Creating good hand simulators is not necessarily the same task as creating good poker-playing programs. Hand simulators don't have to compete; their purpose is to help calculate meaningful card luck factors. So, if someone asks us whether hand simulators need to know a certain weapon out of the poker player's arsenal, our answer is: no, by default they don't, except if you show us card combinations that would get assigned wrong card luck factors otherwise.

For example, if they merrily bet and raise up to a certain limit and then give up, won't that make them exploitable? What about pot control? Show us a fall of cards where lack of pot control causes hand simulators to produce wrong card luck factors, then and only then do we have to teach them pot control. And as for exploitability, hand simulators playing optimal unexploitable game-theory strategy would obviously be ideal for the job (in fact, they could be used to theoretically define card luck factors: in that sense good hand simulation and good poker play converge at the top); but failing that, nobody is out to exploit them anyway as they don't compete.

Now, imagine deep stacks and a fall of cards where a small pocket pair is up against a collection of unpaired non-premium hands, all missing the board. If hand simulators only play straightforward, the pair will always take down the hand and its card luck factor won't depend on whether it flops a set or not. But it should. Without a set the pair is so vulnerable to getting bluffed out of the hand that a lower factor would usually seem in order. To capture this effect, hand simulators are required to bluff occasionally. That's a weapon they can't do without. "Occasionally" means a random component, thus we have to take the average on the results after playing the hand many times instead of just once, so often that this average will come out roughly the same if we rerun the whole experiment. An alternative route might be to classify all "bluffing constellations" (who bluffs when), play out each of them only once, and use a suitable weighted average.

In the end, it may well turn out that hand simulators do indeed need to know quite a bit about poker strategy. In addition to made hands, they must be able to bet very strong draws: otherwise hands flopping these draws will get assigned wrong card luck factors. They should know about position and certain common moves such as stealing on the button or re-stealing from the big blind: otherwise aces under the gun could get the same card luck factor as aces on the button although they are usually worth even more on the button, from where a raise may invite suspicion and desirable resistance. To capture the effect of a river card giving someone a second-best hand who hadn't any hand before, some kind of slowplaying (or maybe alternatively bluff-catching) seems required. And so on.
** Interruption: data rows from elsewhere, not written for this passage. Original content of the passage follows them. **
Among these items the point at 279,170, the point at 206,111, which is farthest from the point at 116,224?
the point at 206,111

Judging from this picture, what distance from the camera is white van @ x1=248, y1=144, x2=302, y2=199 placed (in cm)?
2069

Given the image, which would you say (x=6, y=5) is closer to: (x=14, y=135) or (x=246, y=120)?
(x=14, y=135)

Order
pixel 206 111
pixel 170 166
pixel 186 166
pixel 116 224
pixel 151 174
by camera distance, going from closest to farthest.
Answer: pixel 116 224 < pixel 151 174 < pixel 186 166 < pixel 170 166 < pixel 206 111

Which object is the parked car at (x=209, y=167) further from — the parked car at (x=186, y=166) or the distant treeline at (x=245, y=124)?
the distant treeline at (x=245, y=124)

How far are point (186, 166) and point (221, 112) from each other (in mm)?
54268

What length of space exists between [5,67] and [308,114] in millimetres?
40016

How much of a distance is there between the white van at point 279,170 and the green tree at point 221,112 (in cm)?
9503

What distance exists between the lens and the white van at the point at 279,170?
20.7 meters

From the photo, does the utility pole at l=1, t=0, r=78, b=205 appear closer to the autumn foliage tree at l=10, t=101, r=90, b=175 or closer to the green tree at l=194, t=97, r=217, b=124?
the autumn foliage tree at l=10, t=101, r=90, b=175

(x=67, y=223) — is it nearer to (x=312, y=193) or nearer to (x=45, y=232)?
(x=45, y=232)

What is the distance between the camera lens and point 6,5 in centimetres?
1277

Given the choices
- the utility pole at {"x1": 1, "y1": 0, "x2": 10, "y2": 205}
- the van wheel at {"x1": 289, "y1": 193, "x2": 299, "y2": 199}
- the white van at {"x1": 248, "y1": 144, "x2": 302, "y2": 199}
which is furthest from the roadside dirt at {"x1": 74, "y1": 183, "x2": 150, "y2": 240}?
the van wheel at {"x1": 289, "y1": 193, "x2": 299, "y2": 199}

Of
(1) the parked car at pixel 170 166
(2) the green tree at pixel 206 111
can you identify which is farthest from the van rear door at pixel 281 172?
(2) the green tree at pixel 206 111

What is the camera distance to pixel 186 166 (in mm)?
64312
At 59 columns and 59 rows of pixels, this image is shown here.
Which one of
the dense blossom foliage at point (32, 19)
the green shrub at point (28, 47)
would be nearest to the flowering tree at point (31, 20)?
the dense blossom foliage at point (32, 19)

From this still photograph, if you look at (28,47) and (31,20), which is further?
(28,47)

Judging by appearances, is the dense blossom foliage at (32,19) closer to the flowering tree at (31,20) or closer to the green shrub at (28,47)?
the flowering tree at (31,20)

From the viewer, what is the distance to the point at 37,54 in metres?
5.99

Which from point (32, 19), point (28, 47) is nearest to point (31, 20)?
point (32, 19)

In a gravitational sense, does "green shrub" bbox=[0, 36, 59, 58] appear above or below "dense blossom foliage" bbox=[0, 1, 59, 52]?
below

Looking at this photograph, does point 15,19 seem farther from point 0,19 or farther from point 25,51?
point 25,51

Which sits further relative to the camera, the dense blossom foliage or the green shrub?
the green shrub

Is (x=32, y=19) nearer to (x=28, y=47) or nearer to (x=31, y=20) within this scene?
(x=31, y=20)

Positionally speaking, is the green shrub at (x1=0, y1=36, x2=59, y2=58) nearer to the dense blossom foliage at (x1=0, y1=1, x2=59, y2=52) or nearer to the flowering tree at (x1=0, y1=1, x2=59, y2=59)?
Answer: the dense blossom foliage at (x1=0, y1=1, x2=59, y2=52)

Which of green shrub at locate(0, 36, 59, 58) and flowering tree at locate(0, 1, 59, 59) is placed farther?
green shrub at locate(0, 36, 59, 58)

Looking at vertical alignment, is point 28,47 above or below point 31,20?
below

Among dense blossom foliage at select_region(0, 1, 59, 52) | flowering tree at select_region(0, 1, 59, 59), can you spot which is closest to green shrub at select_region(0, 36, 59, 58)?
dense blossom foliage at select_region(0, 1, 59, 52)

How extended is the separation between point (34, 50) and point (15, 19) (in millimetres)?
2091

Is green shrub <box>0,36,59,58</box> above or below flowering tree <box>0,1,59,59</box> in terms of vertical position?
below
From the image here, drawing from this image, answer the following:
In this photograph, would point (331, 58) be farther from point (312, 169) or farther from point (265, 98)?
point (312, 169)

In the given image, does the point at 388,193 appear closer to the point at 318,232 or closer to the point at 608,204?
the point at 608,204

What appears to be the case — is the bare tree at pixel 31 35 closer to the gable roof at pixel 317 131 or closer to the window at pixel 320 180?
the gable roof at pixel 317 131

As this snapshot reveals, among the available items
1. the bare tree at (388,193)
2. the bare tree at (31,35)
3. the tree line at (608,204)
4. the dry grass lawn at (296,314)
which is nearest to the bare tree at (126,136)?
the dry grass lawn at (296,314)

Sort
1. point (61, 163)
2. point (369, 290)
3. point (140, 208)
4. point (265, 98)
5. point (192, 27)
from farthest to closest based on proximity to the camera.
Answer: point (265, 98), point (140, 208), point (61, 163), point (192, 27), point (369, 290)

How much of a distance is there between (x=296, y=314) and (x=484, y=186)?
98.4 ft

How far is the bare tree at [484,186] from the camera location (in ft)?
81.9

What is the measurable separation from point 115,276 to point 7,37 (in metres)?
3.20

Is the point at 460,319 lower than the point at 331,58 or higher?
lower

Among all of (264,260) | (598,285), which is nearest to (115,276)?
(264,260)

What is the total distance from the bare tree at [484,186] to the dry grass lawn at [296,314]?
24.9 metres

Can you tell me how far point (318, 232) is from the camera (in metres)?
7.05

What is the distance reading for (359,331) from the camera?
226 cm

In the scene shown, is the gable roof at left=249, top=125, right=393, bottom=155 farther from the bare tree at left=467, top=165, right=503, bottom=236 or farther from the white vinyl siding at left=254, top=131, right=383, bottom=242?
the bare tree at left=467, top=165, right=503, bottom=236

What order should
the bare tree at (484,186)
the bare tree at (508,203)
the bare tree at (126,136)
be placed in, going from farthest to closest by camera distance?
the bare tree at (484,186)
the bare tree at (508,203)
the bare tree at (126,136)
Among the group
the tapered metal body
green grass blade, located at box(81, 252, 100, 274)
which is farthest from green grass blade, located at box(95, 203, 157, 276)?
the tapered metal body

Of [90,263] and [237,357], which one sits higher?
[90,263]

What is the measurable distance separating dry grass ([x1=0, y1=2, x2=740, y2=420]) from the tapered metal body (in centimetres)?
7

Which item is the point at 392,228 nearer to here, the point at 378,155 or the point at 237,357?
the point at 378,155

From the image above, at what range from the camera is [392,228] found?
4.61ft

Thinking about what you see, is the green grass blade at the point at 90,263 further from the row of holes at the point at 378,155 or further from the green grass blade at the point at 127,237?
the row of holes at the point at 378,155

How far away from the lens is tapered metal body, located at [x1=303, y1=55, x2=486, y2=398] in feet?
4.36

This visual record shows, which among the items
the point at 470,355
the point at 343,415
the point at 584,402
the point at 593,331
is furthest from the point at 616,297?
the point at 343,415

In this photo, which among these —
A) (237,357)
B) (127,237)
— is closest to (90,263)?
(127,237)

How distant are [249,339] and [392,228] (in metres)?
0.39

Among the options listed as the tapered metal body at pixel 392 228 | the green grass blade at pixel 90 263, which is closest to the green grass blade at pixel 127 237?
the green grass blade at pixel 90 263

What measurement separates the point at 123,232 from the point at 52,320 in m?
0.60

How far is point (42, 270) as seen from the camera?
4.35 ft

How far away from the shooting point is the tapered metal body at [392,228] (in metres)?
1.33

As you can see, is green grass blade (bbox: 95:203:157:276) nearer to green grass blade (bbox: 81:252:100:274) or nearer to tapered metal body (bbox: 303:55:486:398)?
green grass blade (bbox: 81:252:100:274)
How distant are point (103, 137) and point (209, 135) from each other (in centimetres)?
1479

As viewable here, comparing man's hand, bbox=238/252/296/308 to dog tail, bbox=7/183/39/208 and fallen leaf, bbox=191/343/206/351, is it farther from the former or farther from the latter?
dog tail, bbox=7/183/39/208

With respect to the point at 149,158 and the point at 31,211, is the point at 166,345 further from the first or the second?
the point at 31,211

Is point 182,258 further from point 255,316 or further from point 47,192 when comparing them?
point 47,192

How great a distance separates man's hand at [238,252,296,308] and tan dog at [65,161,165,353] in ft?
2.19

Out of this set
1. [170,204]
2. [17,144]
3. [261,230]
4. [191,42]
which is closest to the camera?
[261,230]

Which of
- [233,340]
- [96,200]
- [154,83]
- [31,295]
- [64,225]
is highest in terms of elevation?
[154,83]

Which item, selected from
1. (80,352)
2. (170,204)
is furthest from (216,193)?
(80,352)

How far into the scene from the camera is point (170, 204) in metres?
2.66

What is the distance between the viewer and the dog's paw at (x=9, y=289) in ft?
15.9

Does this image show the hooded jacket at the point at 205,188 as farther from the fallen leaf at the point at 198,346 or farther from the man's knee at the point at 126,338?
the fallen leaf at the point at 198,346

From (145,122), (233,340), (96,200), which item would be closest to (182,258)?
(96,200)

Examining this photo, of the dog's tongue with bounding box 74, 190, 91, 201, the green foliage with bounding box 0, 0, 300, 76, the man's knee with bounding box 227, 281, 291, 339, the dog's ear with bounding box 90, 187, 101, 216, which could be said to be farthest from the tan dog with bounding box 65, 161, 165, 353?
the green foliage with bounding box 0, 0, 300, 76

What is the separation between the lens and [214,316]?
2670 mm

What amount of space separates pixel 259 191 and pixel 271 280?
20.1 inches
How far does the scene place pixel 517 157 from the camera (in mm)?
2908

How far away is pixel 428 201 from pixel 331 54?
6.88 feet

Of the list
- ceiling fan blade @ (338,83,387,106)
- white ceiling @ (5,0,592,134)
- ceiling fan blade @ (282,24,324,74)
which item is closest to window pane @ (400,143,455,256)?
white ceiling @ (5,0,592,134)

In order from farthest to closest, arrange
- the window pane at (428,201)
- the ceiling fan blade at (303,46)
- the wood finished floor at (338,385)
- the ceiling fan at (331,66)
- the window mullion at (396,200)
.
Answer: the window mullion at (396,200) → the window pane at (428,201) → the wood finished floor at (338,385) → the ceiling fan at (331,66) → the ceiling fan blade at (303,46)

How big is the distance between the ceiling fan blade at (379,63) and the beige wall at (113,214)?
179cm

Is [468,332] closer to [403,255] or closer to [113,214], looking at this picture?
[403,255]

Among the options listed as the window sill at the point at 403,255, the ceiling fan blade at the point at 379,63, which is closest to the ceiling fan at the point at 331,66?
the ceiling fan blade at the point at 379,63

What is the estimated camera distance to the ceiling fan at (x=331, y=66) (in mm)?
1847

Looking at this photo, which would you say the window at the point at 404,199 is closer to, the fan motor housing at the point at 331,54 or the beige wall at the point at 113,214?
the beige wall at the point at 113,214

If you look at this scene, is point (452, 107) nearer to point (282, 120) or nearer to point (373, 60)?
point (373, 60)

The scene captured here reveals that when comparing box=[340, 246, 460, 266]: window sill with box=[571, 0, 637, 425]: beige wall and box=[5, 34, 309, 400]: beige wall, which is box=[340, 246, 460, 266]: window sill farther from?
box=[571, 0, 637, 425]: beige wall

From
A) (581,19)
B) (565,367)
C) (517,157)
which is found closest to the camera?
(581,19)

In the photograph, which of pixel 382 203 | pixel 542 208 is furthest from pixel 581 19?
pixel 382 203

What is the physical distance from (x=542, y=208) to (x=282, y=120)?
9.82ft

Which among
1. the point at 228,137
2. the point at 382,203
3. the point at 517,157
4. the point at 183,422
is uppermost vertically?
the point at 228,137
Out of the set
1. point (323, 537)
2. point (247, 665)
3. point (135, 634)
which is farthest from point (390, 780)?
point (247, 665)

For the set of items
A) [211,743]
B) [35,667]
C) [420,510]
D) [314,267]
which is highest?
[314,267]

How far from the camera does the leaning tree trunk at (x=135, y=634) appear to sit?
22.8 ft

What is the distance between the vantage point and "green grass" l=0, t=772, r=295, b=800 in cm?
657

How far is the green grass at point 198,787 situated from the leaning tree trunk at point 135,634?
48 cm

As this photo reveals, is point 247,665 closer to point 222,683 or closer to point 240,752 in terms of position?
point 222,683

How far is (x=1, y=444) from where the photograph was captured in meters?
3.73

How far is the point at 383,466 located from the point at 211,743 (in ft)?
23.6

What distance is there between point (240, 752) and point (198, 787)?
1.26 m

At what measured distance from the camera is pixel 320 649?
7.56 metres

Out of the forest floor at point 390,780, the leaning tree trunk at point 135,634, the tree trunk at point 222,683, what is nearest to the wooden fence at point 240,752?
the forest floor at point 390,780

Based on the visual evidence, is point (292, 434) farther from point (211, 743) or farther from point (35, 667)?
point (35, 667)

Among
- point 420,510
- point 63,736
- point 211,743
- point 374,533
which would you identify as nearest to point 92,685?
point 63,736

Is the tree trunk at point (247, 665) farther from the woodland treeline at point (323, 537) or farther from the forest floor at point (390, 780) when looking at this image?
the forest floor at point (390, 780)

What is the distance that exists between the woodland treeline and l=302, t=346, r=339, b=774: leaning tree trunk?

Apart from the fall of the cards, one important luck factor in a poker tournament is the table draw. But once we had card luck factors at our disposal, we could undertake further calculations on players' performances and ultimately arrive at a situation comparable to chess, where Elo ratings indicate players' skill. In such a world it would be easy to measure the luck factor of a particular table draw.

Of course, we cannot really hope ever to measure all imaginable components of poker luck. For example, not all hands are equal: there are particular hands when you choose to make certain plays. You don't want your opponent to sit on a monster hand at exactly the time you are bluffing big. Card luck factors cannot capture the special importance of such chosen moments.

Also, there is the little matter of implementing it all. As indicated above, trade-offs between accuracy and efficiency may be necessary. Still, I think an approach somewhere along these lines is the way forward if we want to estimate the skill element in short-run poker. And maybe, at some point in the future, a television presentation of a no-limit poker game will not only show players' hole cards, and equity percentages for each street of each hand, but also card luck factors; and let viewers compare them to players' results.